Rezension zu Wir werden niemals darüber reden von Carolin Schairer

Jan und Isabell verlieren im Alter von 18 bzw. 13 Jahren ihre Mutter durch Selbstmord und werden während der folgenden Sommerferien bei den Großeltern mütterlicherseits auf einem alten Bauernhof untergebracht. Dort lernen sie das Geschwisterpaar Vicky und Vanessa kennen. Während Jan sich in Vanessa verliebt, findet Isabell in Vicky eine gute Freundin. Dann geschehen schreckliche Dinge, die dazu führen, dass der Aufenthalt der Beiden abrupt endet. Zwanzig Jahre später, Jan ist inzwischen ein gut situierter Arzt mit Familie, Isabell dagegen eine sehr ängstliche introvertierte Person ohne Kontakte. Da stirbt die Großmutter und sie sind gezwungen sich mit den Geschehnissen von vor 20 Jahren auseinander zu setzen, die Beide auf ihre eigene Art verdrängt hatten.

Die Handlung springt hin und her zwischen den Jahren 1990 und 2011 und wird aus immer wieder wechselnder Sicht der einzelnen Protagonisten erzählt. Dadurch bekommen diese ein Gesicht und Charakter, was die Geschichte sehr lebendig macht. Ohne dass die Polizei eine große Rolle spielt, wird hier ein Kriminalfall aufgeschlüsselt, dessen Lösung alleine in den unterschiedlichen Erinnerungen seiner Darsteller zu finden ist. Immer wieder hat man als Leser das Gefühl, der Lösung ein Stück näher gekommen zu sein, da bekommt man wieder eine andere Sicht auf die Vorgänge. Das bedeutet, einmal angefangen, lagt man dieses Buch bis zum Schluss nicht mehr zur Seite.

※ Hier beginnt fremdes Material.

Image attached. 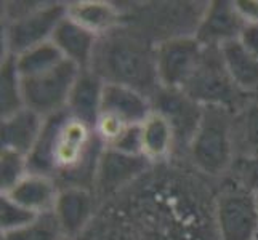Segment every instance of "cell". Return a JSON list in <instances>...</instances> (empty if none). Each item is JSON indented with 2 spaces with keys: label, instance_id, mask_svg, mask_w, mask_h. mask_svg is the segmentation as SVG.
I'll list each match as a JSON object with an SVG mask.
<instances>
[{
  "label": "cell",
  "instance_id": "1",
  "mask_svg": "<svg viewBox=\"0 0 258 240\" xmlns=\"http://www.w3.org/2000/svg\"><path fill=\"white\" fill-rule=\"evenodd\" d=\"M234 114L220 106H204L199 127L189 143L192 164L212 178L223 176L236 164Z\"/></svg>",
  "mask_w": 258,
  "mask_h": 240
},
{
  "label": "cell",
  "instance_id": "2",
  "mask_svg": "<svg viewBox=\"0 0 258 240\" xmlns=\"http://www.w3.org/2000/svg\"><path fill=\"white\" fill-rule=\"evenodd\" d=\"M183 92L201 106H220L233 112L250 100L229 77L218 47H206L201 64Z\"/></svg>",
  "mask_w": 258,
  "mask_h": 240
},
{
  "label": "cell",
  "instance_id": "3",
  "mask_svg": "<svg viewBox=\"0 0 258 240\" xmlns=\"http://www.w3.org/2000/svg\"><path fill=\"white\" fill-rule=\"evenodd\" d=\"M81 67L63 59L58 66L34 77L21 78L24 106L42 117H50L68 108V100Z\"/></svg>",
  "mask_w": 258,
  "mask_h": 240
},
{
  "label": "cell",
  "instance_id": "4",
  "mask_svg": "<svg viewBox=\"0 0 258 240\" xmlns=\"http://www.w3.org/2000/svg\"><path fill=\"white\" fill-rule=\"evenodd\" d=\"M100 64L104 72L100 75L104 82H117L130 85L141 90V85H153L151 80L157 82L156 56L151 58L145 50L128 40H111L104 50H101ZM159 85V82H157Z\"/></svg>",
  "mask_w": 258,
  "mask_h": 240
},
{
  "label": "cell",
  "instance_id": "5",
  "mask_svg": "<svg viewBox=\"0 0 258 240\" xmlns=\"http://www.w3.org/2000/svg\"><path fill=\"white\" fill-rule=\"evenodd\" d=\"M206 47L196 35L173 37L156 48V74L159 87L183 90L201 64Z\"/></svg>",
  "mask_w": 258,
  "mask_h": 240
},
{
  "label": "cell",
  "instance_id": "6",
  "mask_svg": "<svg viewBox=\"0 0 258 240\" xmlns=\"http://www.w3.org/2000/svg\"><path fill=\"white\" fill-rule=\"evenodd\" d=\"M68 15V5L50 4L32 8L21 16H16L8 24L5 32V55H20L42 43L50 42L58 24Z\"/></svg>",
  "mask_w": 258,
  "mask_h": 240
},
{
  "label": "cell",
  "instance_id": "7",
  "mask_svg": "<svg viewBox=\"0 0 258 240\" xmlns=\"http://www.w3.org/2000/svg\"><path fill=\"white\" fill-rule=\"evenodd\" d=\"M215 221L220 240H255L258 210L253 192L241 186L223 191L215 200Z\"/></svg>",
  "mask_w": 258,
  "mask_h": 240
},
{
  "label": "cell",
  "instance_id": "8",
  "mask_svg": "<svg viewBox=\"0 0 258 240\" xmlns=\"http://www.w3.org/2000/svg\"><path fill=\"white\" fill-rule=\"evenodd\" d=\"M149 167L151 160L143 154L130 155L104 146L96 164L93 186L98 194L106 197L137 180Z\"/></svg>",
  "mask_w": 258,
  "mask_h": 240
},
{
  "label": "cell",
  "instance_id": "9",
  "mask_svg": "<svg viewBox=\"0 0 258 240\" xmlns=\"http://www.w3.org/2000/svg\"><path fill=\"white\" fill-rule=\"evenodd\" d=\"M153 109L170 122L175 141H184L189 147L194 133L199 127L204 106L191 100L183 90H168L159 87Z\"/></svg>",
  "mask_w": 258,
  "mask_h": 240
},
{
  "label": "cell",
  "instance_id": "10",
  "mask_svg": "<svg viewBox=\"0 0 258 240\" xmlns=\"http://www.w3.org/2000/svg\"><path fill=\"white\" fill-rule=\"evenodd\" d=\"M148 96L130 85L106 82L101 98V115L120 122L122 125H141L153 112Z\"/></svg>",
  "mask_w": 258,
  "mask_h": 240
},
{
  "label": "cell",
  "instance_id": "11",
  "mask_svg": "<svg viewBox=\"0 0 258 240\" xmlns=\"http://www.w3.org/2000/svg\"><path fill=\"white\" fill-rule=\"evenodd\" d=\"M93 194L90 189L81 186H64L59 188L58 197L53 207L61 232L66 237H76L85 229L93 216Z\"/></svg>",
  "mask_w": 258,
  "mask_h": 240
},
{
  "label": "cell",
  "instance_id": "12",
  "mask_svg": "<svg viewBox=\"0 0 258 240\" xmlns=\"http://www.w3.org/2000/svg\"><path fill=\"white\" fill-rule=\"evenodd\" d=\"M245 21L236 10L234 2H212L196 32L204 47H220L229 40L239 39Z\"/></svg>",
  "mask_w": 258,
  "mask_h": 240
},
{
  "label": "cell",
  "instance_id": "13",
  "mask_svg": "<svg viewBox=\"0 0 258 240\" xmlns=\"http://www.w3.org/2000/svg\"><path fill=\"white\" fill-rule=\"evenodd\" d=\"M104 78L93 69L81 70L68 100V112L71 117L82 122L92 131L96 130L101 115V98L104 88Z\"/></svg>",
  "mask_w": 258,
  "mask_h": 240
},
{
  "label": "cell",
  "instance_id": "14",
  "mask_svg": "<svg viewBox=\"0 0 258 240\" xmlns=\"http://www.w3.org/2000/svg\"><path fill=\"white\" fill-rule=\"evenodd\" d=\"M51 42L66 59L82 70L90 69L98 47V34L88 31L68 15L55 29Z\"/></svg>",
  "mask_w": 258,
  "mask_h": 240
},
{
  "label": "cell",
  "instance_id": "15",
  "mask_svg": "<svg viewBox=\"0 0 258 240\" xmlns=\"http://www.w3.org/2000/svg\"><path fill=\"white\" fill-rule=\"evenodd\" d=\"M45 117L24 108L2 119V147L29 155L42 133Z\"/></svg>",
  "mask_w": 258,
  "mask_h": 240
},
{
  "label": "cell",
  "instance_id": "16",
  "mask_svg": "<svg viewBox=\"0 0 258 240\" xmlns=\"http://www.w3.org/2000/svg\"><path fill=\"white\" fill-rule=\"evenodd\" d=\"M58 192L59 188L55 183V178L28 173L12 191L5 192V195L20 203L21 207L37 215H43V213L53 211Z\"/></svg>",
  "mask_w": 258,
  "mask_h": 240
},
{
  "label": "cell",
  "instance_id": "17",
  "mask_svg": "<svg viewBox=\"0 0 258 240\" xmlns=\"http://www.w3.org/2000/svg\"><path fill=\"white\" fill-rule=\"evenodd\" d=\"M218 48L225 67L236 87L244 95L258 98V59L242 47L239 39L229 40Z\"/></svg>",
  "mask_w": 258,
  "mask_h": 240
},
{
  "label": "cell",
  "instance_id": "18",
  "mask_svg": "<svg viewBox=\"0 0 258 240\" xmlns=\"http://www.w3.org/2000/svg\"><path fill=\"white\" fill-rule=\"evenodd\" d=\"M141 141H143V155H146L151 162L167 157L175 143V133L170 122L162 114L153 111L141 123Z\"/></svg>",
  "mask_w": 258,
  "mask_h": 240
},
{
  "label": "cell",
  "instance_id": "19",
  "mask_svg": "<svg viewBox=\"0 0 258 240\" xmlns=\"http://www.w3.org/2000/svg\"><path fill=\"white\" fill-rule=\"evenodd\" d=\"M234 144L237 158L258 154V98H250L234 114Z\"/></svg>",
  "mask_w": 258,
  "mask_h": 240
},
{
  "label": "cell",
  "instance_id": "20",
  "mask_svg": "<svg viewBox=\"0 0 258 240\" xmlns=\"http://www.w3.org/2000/svg\"><path fill=\"white\" fill-rule=\"evenodd\" d=\"M68 16L88 31L101 34L117 24V10L106 2H77L68 5Z\"/></svg>",
  "mask_w": 258,
  "mask_h": 240
},
{
  "label": "cell",
  "instance_id": "21",
  "mask_svg": "<svg viewBox=\"0 0 258 240\" xmlns=\"http://www.w3.org/2000/svg\"><path fill=\"white\" fill-rule=\"evenodd\" d=\"M63 59H66V58L61 55V51L51 40L42 43V45L34 47V48L26 50L15 56L16 67H18V72H20L21 78L34 77L42 72H47V70L58 66Z\"/></svg>",
  "mask_w": 258,
  "mask_h": 240
},
{
  "label": "cell",
  "instance_id": "22",
  "mask_svg": "<svg viewBox=\"0 0 258 240\" xmlns=\"http://www.w3.org/2000/svg\"><path fill=\"white\" fill-rule=\"evenodd\" d=\"M0 95H2V100H0V104H2V119L24 108L21 75L18 72L16 61L13 55H5V59L2 61V85H0Z\"/></svg>",
  "mask_w": 258,
  "mask_h": 240
},
{
  "label": "cell",
  "instance_id": "23",
  "mask_svg": "<svg viewBox=\"0 0 258 240\" xmlns=\"http://www.w3.org/2000/svg\"><path fill=\"white\" fill-rule=\"evenodd\" d=\"M63 237L53 211L43 213L29 226L2 234V240H61Z\"/></svg>",
  "mask_w": 258,
  "mask_h": 240
},
{
  "label": "cell",
  "instance_id": "24",
  "mask_svg": "<svg viewBox=\"0 0 258 240\" xmlns=\"http://www.w3.org/2000/svg\"><path fill=\"white\" fill-rule=\"evenodd\" d=\"M0 186L2 194L12 191L23 178L29 173L28 155H23L12 149H4L0 154Z\"/></svg>",
  "mask_w": 258,
  "mask_h": 240
},
{
  "label": "cell",
  "instance_id": "25",
  "mask_svg": "<svg viewBox=\"0 0 258 240\" xmlns=\"http://www.w3.org/2000/svg\"><path fill=\"white\" fill-rule=\"evenodd\" d=\"M40 215H37V213L21 207L20 203L12 200L8 195L2 194V202H0V226H2V234L13 232V230L29 226Z\"/></svg>",
  "mask_w": 258,
  "mask_h": 240
},
{
  "label": "cell",
  "instance_id": "26",
  "mask_svg": "<svg viewBox=\"0 0 258 240\" xmlns=\"http://www.w3.org/2000/svg\"><path fill=\"white\" fill-rule=\"evenodd\" d=\"M130 155L143 154V141H141V125H128L123 128L111 143L106 146Z\"/></svg>",
  "mask_w": 258,
  "mask_h": 240
},
{
  "label": "cell",
  "instance_id": "27",
  "mask_svg": "<svg viewBox=\"0 0 258 240\" xmlns=\"http://www.w3.org/2000/svg\"><path fill=\"white\" fill-rule=\"evenodd\" d=\"M236 173L239 186L248 192L258 191V154L236 158Z\"/></svg>",
  "mask_w": 258,
  "mask_h": 240
},
{
  "label": "cell",
  "instance_id": "28",
  "mask_svg": "<svg viewBox=\"0 0 258 240\" xmlns=\"http://www.w3.org/2000/svg\"><path fill=\"white\" fill-rule=\"evenodd\" d=\"M239 42L250 55L258 59V24H245V28L239 35Z\"/></svg>",
  "mask_w": 258,
  "mask_h": 240
},
{
  "label": "cell",
  "instance_id": "29",
  "mask_svg": "<svg viewBox=\"0 0 258 240\" xmlns=\"http://www.w3.org/2000/svg\"><path fill=\"white\" fill-rule=\"evenodd\" d=\"M234 5L245 24H258V0H239Z\"/></svg>",
  "mask_w": 258,
  "mask_h": 240
},
{
  "label": "cell",
  "instance_id": "30",
  "mask_svg": "<svg viewBox=\"0 0 258 240\" xmlns=\"http://www.w3.org/2000/svg\"><path fill=\"white\" fill-rule=\"evenodd\" d=\"M253 197H255V203H256V210H258V191L253 192Z\"/></svg>",
  "mask_w": 258,
  "mask_h": 240
},
{
  "label": "cell",
  "instance_id": "31",
  "mask_svg": "<svg viewBox=\"0 0 258 240\" xmlns=\"http://www.w3.org/2000/svg\"><path fill=\"white\" fill-rule=\"evenodd\" d=\"M61 240H76V238H74V237H66V235H64Z\"/></svg>",
  "mask_w": 258,
  "mask_h": 240
},
{
  "label": "cell",
  "instance_id": "32",
  "mask_svg": "<svg viewBox=\"0 0 258 240\" xmlns=\"http://www.w3.org/2000/svg\"><path fill=\"white\" fill-rule=\"evenodd\" d=\"M255 240H258V234H256V238H255Z\"/></svg>",
  "mask_w": 258,
  "mask_h": 240
}]
</instances>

Veröffentlicht von ChristineBorg

ChristineBorg aka Frau Borg brachte als Krimi-Rezensentin etwas Abwechslung in die Buchauswahl auf "Anima Libri - Buchseele". Ihre Spezialität: Regionalkrimis deutschsprachiger Autorinnen. Frau Borg ist nicht länger als Rezensentin für diesen Blog tätig.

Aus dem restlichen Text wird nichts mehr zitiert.